MayBMS_Mirror/Documents/manual.tex

247 lines
6.8 KiB
TeX

\documentclass[12pt]{book}
\usepackage[bookmarks]{hyperref}
\usepackage{latexsym}
\usepackage{amssymb}
\usepackage{amsmath}
\usepackage{epsfig}
\usepackage{pst-tree}
\usepackage{multirow}
\usepackage{array}
%\addtolength{\textwidth}{1in}
%\addtolength{\oddsidemargin}{-0.5in}
%\addtolength{\evensidemargin}{-0.5in}
%\addtolength{\textheight}{1.5in}
%%\addtolength{\topmargin}{-1in}
%\addtolength{\topmargin}{-.2in}
\newtheorem{theorem}{Theorem}[section]
\newtheorem{metatheorem}{Metatheorem}[section]
\newtheorem{example}[theorem]{Example}
\newtheorem{algorithm}[theorem]{Algorithm}
\newtheorem{definition}[theorem]{Definition}
\newtheorem{proposition}[theorem]{Proposition}
\newtheorem{property}[theorem]{Property}
\newtheorem{corollary}[theorem]{Corollary}
\newtheorem{lemma}[theorem]{Lemma}
\newtheorem{remark}[theorem]{Remark}
\newtheorem{conjecture}[theorem]{Conjecture}
\newtheorem{proviso}[theorem]{Proviso}
\newtheorem{todo}[theorem]{ToDo}
\newcommand{\cby}[1]{#1}
\newcommand{\bluebox}[1]{#1}
\newcommand{\tuple}[1]{\langle #1 \rangle}
\newcommand{\nop}[1]{}
\newcommand{\difc}[1]{$#1$}
\def\lBrack{\lbrack\!\lbrack}
\def\rBrack{\rbrack\!\rbrack}
\newcommand{\Bracks}[1]{\lBrack#1\rBrack}
\def\punto{$\hspace*{\fill}\Box$}
\def\ph{\hat{p}}
\def\Pr{\mbox{Pr}}
\def\expec{\mathbf{E}}
\def\conf{\mathrm{conf}}
\def\rk{\mbox{repair-key}}
\title{MayBMS: A Probabilistic Database System \\[3ex]
User Manual
\\[6ex]
{\small Copyright (c) 2005-2009 \\
The MayBMS Development Group
\\[6ex]
Christoph Koch$^*$, Dan Olteanu$^{**}$, Lyublena Antova$^{*}$, and
Jiewen Huang$^{*,**}$ \\[4ex]
$^*$ Department of Computer Science,
Cornell University, Ithaca, NY \\[1ex]
$^{**}$ Oxford University Computing Laboratory, Oxford, UK}}
\author{}
\date{}
\renewcommand{\baselinestretch}{1.1}
\begin{document}
\maketitle
\tableofcontents
\chapter{Introduction}
\section{What is MayBMS?}
The {\em MayBMS}\/ system (note: MayBMS is read as ``maybe-MS'', like DBMS)
is a complete
probabilistic database management system that leverages robust
relational database technology:
MayBMS is an extension of the Postgres server backend.

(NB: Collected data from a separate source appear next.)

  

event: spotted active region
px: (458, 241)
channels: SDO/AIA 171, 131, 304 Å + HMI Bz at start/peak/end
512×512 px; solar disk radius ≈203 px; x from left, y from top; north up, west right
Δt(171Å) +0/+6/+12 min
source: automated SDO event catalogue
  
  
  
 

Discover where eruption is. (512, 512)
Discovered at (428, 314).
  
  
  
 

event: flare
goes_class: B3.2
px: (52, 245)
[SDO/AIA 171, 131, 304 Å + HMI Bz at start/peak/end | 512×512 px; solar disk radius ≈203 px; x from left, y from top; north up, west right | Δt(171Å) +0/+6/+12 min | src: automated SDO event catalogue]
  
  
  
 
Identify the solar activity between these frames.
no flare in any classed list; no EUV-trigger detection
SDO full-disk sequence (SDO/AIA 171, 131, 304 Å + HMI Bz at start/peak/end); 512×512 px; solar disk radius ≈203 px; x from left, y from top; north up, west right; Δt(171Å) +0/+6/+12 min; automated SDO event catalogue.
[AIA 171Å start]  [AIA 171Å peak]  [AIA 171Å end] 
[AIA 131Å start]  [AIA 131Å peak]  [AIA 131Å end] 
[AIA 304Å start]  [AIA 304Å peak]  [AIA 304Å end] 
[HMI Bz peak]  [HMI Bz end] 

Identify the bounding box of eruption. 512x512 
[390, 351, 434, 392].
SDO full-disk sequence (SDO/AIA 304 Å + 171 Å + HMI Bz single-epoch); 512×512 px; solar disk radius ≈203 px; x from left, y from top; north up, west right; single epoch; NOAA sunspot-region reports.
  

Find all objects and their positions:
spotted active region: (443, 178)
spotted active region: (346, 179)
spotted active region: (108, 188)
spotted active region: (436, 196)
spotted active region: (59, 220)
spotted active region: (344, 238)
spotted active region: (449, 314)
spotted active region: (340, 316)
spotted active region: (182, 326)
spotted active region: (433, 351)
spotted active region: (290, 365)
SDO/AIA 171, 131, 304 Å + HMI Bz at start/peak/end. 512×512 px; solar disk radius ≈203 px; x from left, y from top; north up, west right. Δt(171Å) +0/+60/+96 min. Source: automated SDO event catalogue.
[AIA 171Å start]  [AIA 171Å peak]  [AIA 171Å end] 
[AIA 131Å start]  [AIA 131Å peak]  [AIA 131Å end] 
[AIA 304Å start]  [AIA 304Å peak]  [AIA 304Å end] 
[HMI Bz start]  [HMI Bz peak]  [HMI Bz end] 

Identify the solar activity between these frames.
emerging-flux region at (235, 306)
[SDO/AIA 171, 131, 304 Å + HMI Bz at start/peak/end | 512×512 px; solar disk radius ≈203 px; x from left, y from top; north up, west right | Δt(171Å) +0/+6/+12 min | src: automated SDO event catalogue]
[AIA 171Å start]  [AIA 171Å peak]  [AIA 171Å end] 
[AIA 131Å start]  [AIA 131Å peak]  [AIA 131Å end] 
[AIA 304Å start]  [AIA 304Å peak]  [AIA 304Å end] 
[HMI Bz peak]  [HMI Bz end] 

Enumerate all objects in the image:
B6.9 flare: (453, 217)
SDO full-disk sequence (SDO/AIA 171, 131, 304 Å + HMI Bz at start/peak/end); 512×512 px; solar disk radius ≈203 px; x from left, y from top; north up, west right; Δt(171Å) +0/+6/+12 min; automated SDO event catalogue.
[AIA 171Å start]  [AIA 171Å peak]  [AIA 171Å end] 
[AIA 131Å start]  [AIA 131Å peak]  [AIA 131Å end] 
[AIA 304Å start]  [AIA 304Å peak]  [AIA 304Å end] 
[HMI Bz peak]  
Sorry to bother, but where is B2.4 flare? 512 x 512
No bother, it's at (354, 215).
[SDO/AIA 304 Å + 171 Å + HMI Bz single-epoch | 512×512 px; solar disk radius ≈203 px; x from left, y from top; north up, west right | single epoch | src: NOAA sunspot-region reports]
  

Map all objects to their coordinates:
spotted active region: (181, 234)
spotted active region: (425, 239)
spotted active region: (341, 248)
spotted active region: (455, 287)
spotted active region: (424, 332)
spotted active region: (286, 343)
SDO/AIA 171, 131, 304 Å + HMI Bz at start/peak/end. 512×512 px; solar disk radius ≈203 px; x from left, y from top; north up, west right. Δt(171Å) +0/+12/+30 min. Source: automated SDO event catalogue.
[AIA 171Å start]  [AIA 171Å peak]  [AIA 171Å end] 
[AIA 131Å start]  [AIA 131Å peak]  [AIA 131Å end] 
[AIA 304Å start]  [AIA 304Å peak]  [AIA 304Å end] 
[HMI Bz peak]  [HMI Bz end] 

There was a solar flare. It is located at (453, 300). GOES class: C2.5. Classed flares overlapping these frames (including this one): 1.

MayBMS is open source and the source code
is available under the BSD license at
%
\begin{center}
http://maybms.sourceforge.net
\end{center}
The MayBMS system has been under development since 2005.
While the development has been carried out in an academic environment,
care has been taken to build a robust, scalable system that can be
reliably used in real applications.
%
The academic homepage of the MayBMS project is at
\begin{center}
http://www.cs.cornell.edu/database/maybms/
\end{center}
MayBMS stands alone as a complete probabilistic database management system
that supports a powerful, compositional query language for which nevertheless worst-case efficiency and result quality guarantees can be made.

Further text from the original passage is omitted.